Upset by the assertion posted November 2, 1892 in the National Tribune from a lieutenant in the 125th Pennsylvania that two of his men helped the general from his horse, Gould fired back a lengthy reply which was published in the November 17 issue. He asserted:

“We [10th Maine} had been firing only a few minutes before I noticed Gens. Mansfield and Crawford, with the 128th Pa. on the knoll [Croasdale Knoll] to our right rear just described. Mansfield speedily caught sight of us, and came galloping down hill into our right company [Company H], an Orderly following. He ordered us to ‘cease firing,’ and rode from right to left through our scattered men, and compelled us to do so, saying, ‘You’re firing into our own men. Those are Hooker’s troops,’ etc. Eight and one-half only of our companies had gone over the fence. Captain William P. Jordan, ‘our bantam-cock,’ (very small but full of fight)had noticed that we were the extreme left of the corps, and had very wisely held back his division [two companies] and placed the men under the cover of the limestone ledge which is so prominent there. As Mansfield approached our left, swinging his hat at the boys and plainly greatly disturbed, Jordan ran forward and mounted a projecting spur of limestone and sang out to the General, ‘Look and see! They are aiming their rifles at you!’ etc. The General stopped, made a reply to the effect that ‘You are right,’ then turned his horse, which had been so well described by Lieut. Dunegan, and rode toward the gap in the fence near our colors. The horse would not jump over the trap-like pile of rails and litter; therefore the General dismounted to lead him. His coat blew open, and we who were near saw blood streaming down his vest. I had just left Col. Beal, who was having trouble with his horse, and I met General Mansfield in the gap in the fence.”

Finally, in 1895 from his Mansfield article, p. 15, Gould penned the following:

“We had fired only a few rounds, before some of us noticed Gens. Mansfield and Crawford, and other mounted officers, over on the Croasdale Knoll, which, with the intervening ground, was open woods, Mansfield at once came galloping down the hill and passed through the scattered men of the right companies, shouting, ‘Cease firing, you are firing into our own men!’ He rode very rapidly and fearlessly till he reached the place where our line bent to the rear (behind the fence). Captain Jordan now ran forward as far as the fence, along the top of the ridge behind which his division was sheltered, and insisted that the General ‘Look and see.’ He and Sergt. Burnham pointed out particular men of the enemy, who were not 50 yards away, that were then aiming at us and him. Doubtless, the General was wounded while talking with Jordan; at all events he was convinced, and remarked, ‘Yes, you are right.’ He then turned his horse and passed along to the lower land where the fence was down, and attempted to go through, but the horse, which also appeared to be wounded, refused to step into the trap-like mass of rails and rubbish, or to jump over. The General thereupon promptly dismounted and led the horse into Sam Poffenberger’s field.

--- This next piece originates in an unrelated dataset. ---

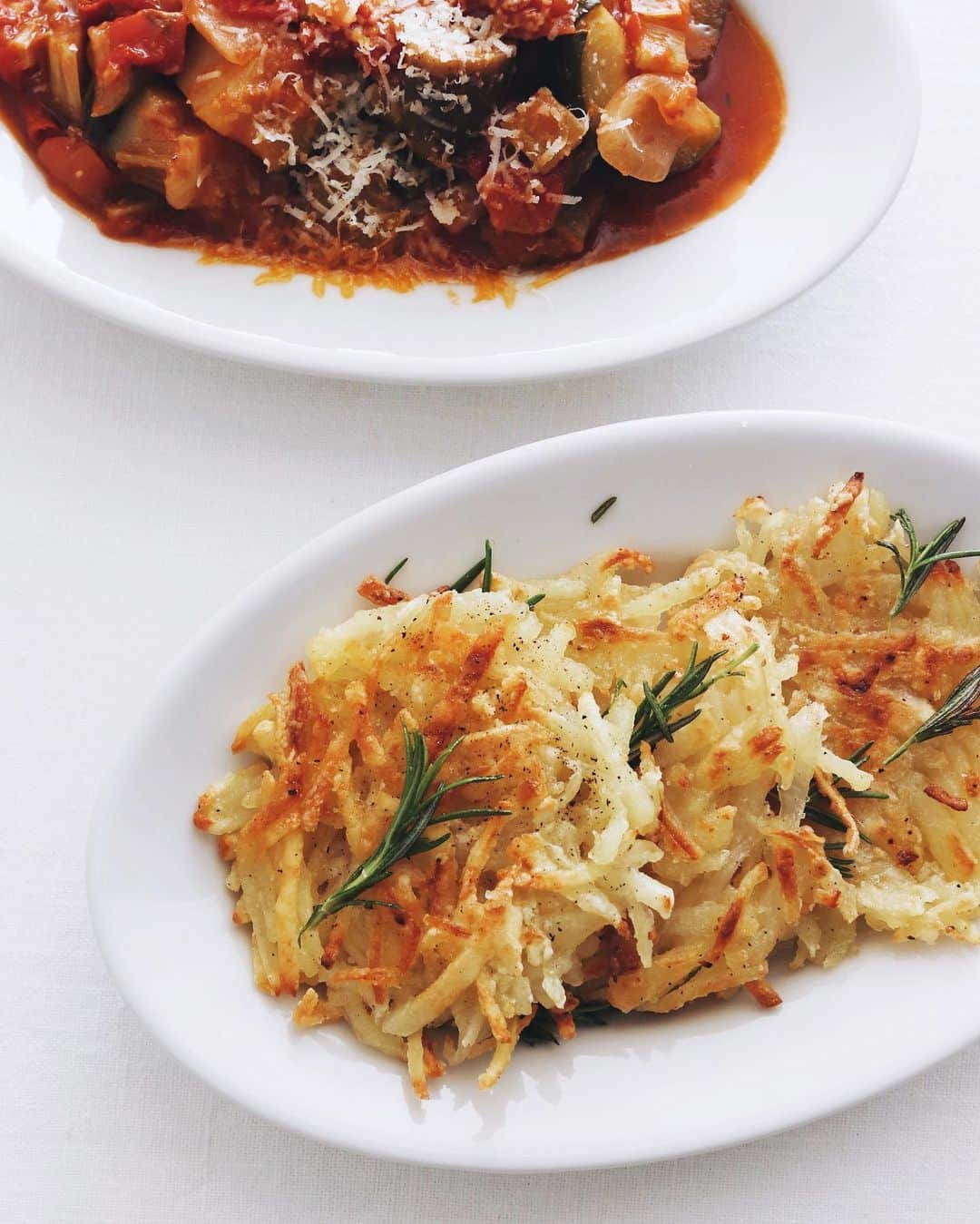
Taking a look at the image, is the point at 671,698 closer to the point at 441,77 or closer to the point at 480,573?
the point at 480,573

I had noticed the General when he was with Crawford on the Croasdale Knoll, and had followed him with my eye in all his ride. Col. Beal was having a great deal of (p.16) with his horse, which was wounded and appeared to be trying to throw the Colonel and I was slow in starting from the Colonel to see what Mansfield’s gestures meant. I met him at the gap in the fence. As he dismounted his coat blew open, and I saw the blood was streaming down the right side of his vest.”

I know this is a longer blog than usual. I wanted you to examine the original evidence and to take the time to sort out the information for yourselves. In so doing, attempt to sort out what Gould did or did not see. And of those things he dis observe, which version or combination of accounts are the more accurate.

As always, your observations, questions, and comments are always welcome.  More on the mysterious locations of Mansfield on the field will appear in the next several blogs.